**Apply what you read:**
1. Reproduce verbatim the portion of the post on how MySQL executes a query that runs from "3. MySQL checks" up to and including "against the instruction.)".
2. In the post on how MySQL executes a query, which instruction keeps the query cache from being checked?
3. From the post on how MySQL executes a query, give the opening sentence of each numbered step in the walk-through.
Segment Start: Document text
Stay Curious!

How MySQL really executes a query

WARNING: nearly every word of this post is intentionally false. This is an April Fool's joke.

There is so much misinformation out there about how MySQL works. If you’ve talked to someone from PostgreSQL, you’ve surely heard some of it: “MySQL doesn’t even have transactions,” for example. And this from a PostgreSQL user, who uses a database that doesn’t even run on Windows.

But even within the ranks of people who supposedly know MySQL’s workings, lots of people just get things dead wrong. I wanted to set the record straight here, so I thought I would give a little walk-through of how MySQL executes a query.

Let’s see it in action from start to finish.

SELECT SQL_NO_CACHE COUNT(col1) FROM users
WHERE userid IN(
   SELECT userid FROM othertbl
)
ORDER BY userid DESC;

The steps to execute this query are as follows:

  1. The MySQL API sends the query to the server as a series of tokens.
  2. The query is parsed.
  3. MySQL checks privileges. This step can be really complex, because it might involve a call to an LDAP or Active Directory service. So I’ll gloss over this for right now.
  4. The query cache would normally be checked at this stage, but I’ve given the SQL_NO_CACHE instruction. So the query cache isn’t checked. (If it were, it might find a saved result from a query without SQL_NO_CACHE and return it, which would be against the instruction.)
Segment End: Document text
Segment Start: Exercise data
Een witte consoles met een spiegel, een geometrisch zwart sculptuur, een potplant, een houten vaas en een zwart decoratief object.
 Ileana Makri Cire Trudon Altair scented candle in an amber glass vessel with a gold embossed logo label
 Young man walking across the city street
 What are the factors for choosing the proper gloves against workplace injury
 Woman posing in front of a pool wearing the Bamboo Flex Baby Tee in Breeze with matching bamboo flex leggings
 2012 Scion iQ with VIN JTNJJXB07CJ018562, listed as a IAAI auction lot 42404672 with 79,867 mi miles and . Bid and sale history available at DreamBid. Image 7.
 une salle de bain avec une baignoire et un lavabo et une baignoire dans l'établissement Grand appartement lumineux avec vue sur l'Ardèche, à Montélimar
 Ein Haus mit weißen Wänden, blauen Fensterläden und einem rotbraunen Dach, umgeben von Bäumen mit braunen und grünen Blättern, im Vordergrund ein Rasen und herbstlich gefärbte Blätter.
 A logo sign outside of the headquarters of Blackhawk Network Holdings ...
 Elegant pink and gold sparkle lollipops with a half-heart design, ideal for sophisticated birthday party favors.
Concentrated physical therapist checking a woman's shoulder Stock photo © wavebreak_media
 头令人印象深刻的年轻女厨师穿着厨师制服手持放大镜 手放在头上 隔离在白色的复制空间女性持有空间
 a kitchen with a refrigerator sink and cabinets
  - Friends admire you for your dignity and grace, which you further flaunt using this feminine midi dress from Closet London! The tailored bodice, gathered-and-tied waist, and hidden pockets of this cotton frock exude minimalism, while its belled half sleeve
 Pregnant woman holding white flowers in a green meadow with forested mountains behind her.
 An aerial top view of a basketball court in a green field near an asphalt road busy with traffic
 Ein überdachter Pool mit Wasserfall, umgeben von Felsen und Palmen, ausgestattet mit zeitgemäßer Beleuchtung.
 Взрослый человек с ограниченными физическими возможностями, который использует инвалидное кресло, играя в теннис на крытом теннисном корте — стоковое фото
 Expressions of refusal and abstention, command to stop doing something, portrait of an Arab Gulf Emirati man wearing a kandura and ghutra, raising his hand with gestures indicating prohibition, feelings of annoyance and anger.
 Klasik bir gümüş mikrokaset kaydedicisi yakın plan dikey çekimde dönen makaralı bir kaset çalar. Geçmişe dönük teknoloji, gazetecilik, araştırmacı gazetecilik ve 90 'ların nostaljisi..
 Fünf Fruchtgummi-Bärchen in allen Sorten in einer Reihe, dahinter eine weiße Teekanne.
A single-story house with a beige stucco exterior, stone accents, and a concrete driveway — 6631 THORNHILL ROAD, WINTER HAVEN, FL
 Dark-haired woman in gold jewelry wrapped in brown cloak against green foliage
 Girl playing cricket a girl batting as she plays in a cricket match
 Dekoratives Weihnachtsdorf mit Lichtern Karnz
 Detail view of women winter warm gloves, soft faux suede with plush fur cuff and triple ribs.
Segment End: Exercise data
**Exercise responses:**
1.
3. MySQL checks privileges. This step can be really complex, because it might involve a call to an LDAP or Active Directory service. So I’ll gloss over this for right now.
  4. The query cache would normally be checked at this stage, but I’ve given the SQL_NO_CACHE instruction. So the query cache isn’t checked. (If it were, it might find a saved result from a query without SQL_NO_CACHE and return it, which would be against the instruction.)

2. SQL_NO_CACHE

3.
1. The MySQL API sends the query to the server as a series of tokens.
2. The query is parsed.
3. MySQL checks privileges.
4. The query cache would normally be checked at this stage, but I’ve given the SQL_NO_CACHE instruction.